時間：2023 年 5 月 9 日（星期二） 15 時至 17 時
地點：本院物理研究所 1 樓演講廳
Nonlinear optical （NLO） responses of materials, e.g., second-harmonic generation and bulk photovoltaic effect （BPVE）［Fig.(a)］, have received renewed interests recently due to their promising applications in next generation optoelectronics, photovoltaic solar cells and sensitive THz radiation detection. In the meantime, understanding of responses of materials to static electromagnetic fields, e.g., quantum Hall effect, in terms of geometry of quantum states has become a powerful approach, resulting in such important discoveries as quantum anomalous Hall （Chern） insulator. However, it has been challenging to relate quantum geometry with optical responses. In this talk, I will present the main findings of our recent endeavor along this direction.
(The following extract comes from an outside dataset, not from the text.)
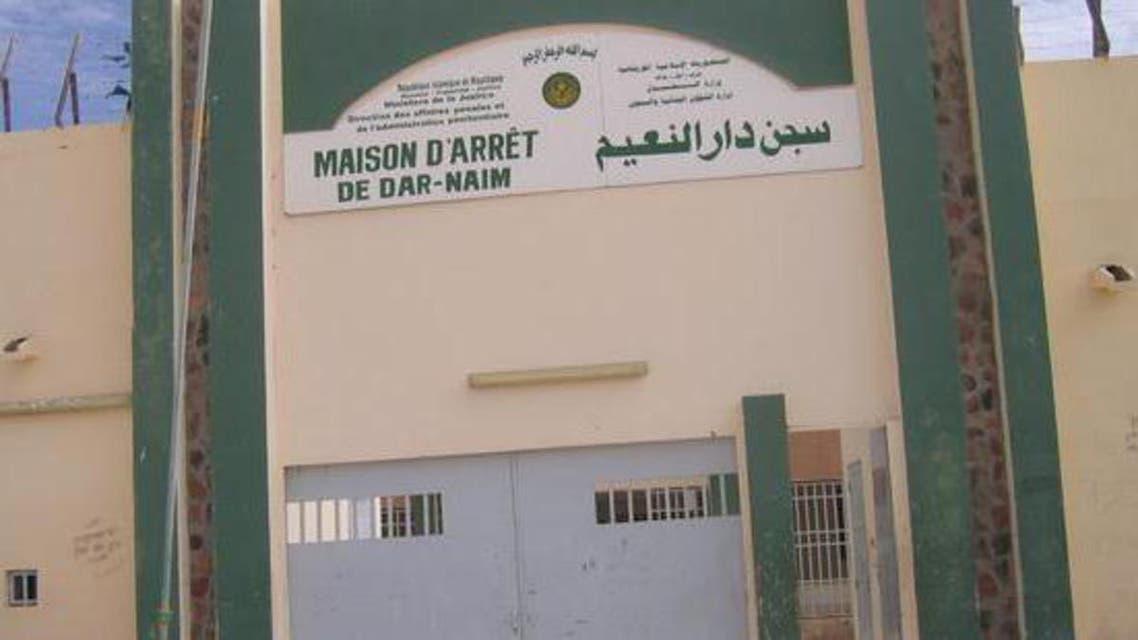سجن موريتاني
In particular, we found that in BPVE, injection photocurrent is controlled by quantum metric and Berry curvature while shift photocurrent is governed by Christoffel symbols ［1］. Further, by identifying transition dipole moment matrix elements as tangent vectors ［Fig.(b)］, we constructed a Riemannian geometry theory for NLO processes, and showed that optical responses are the manifestations of Riemannian geometry of quantum states ［2］. We also demonstrated that third-order photovoltaic Hall effect in topological materials are caused mainly by Riemannian curvature tensor.
［1］J. Ahn, G.-Y. Guo and N. Nagaosa, Phys. Rev. X 10, 041041（2020）.
［2］J. Ahn, G.-Y. Guo, N. Nagaosa, and A. Vishwanath, Nature Physics 18, 290（2022）.